Objective
Put the lines between the line holding "How should one sequence" and the line holding "Taking a look", inclusive, into a Markdown table with the columns Row and Line. Number each row and leave out blank lines.

Material provided
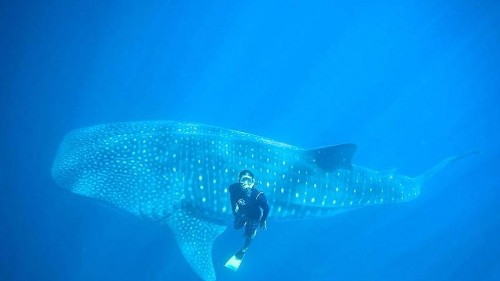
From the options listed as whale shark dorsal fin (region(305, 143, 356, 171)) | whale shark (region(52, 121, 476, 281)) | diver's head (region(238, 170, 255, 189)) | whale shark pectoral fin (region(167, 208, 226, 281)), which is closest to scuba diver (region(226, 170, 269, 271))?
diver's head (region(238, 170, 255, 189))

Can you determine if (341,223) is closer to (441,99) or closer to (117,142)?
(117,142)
==
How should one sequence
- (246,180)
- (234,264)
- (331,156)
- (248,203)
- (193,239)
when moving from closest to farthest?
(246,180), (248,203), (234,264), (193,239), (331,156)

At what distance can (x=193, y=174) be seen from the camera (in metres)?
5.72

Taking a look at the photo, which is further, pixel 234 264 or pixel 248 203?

Output of the task
| Row | Line |
|---|---|
| 1 | How should one sequence |
| 2 | - (246,180) |
| 3 | - (234,264) |
| 4 | - (331,156) |
| 5 | - (248,203) |
| 6 | - (193,239) |
| 7 | when moving from closest to farthest? |
| 8 | (246,180), (248,203), (234,264), (193,239), (331,156) |
| 9 | At what distance can (x=193, y=174) be seen from the camera (in metres)? |
| 10 | 5.72 |
| 11 | Taking a look at the photo, which is further, pixel 234 264 or pixel 248 203? |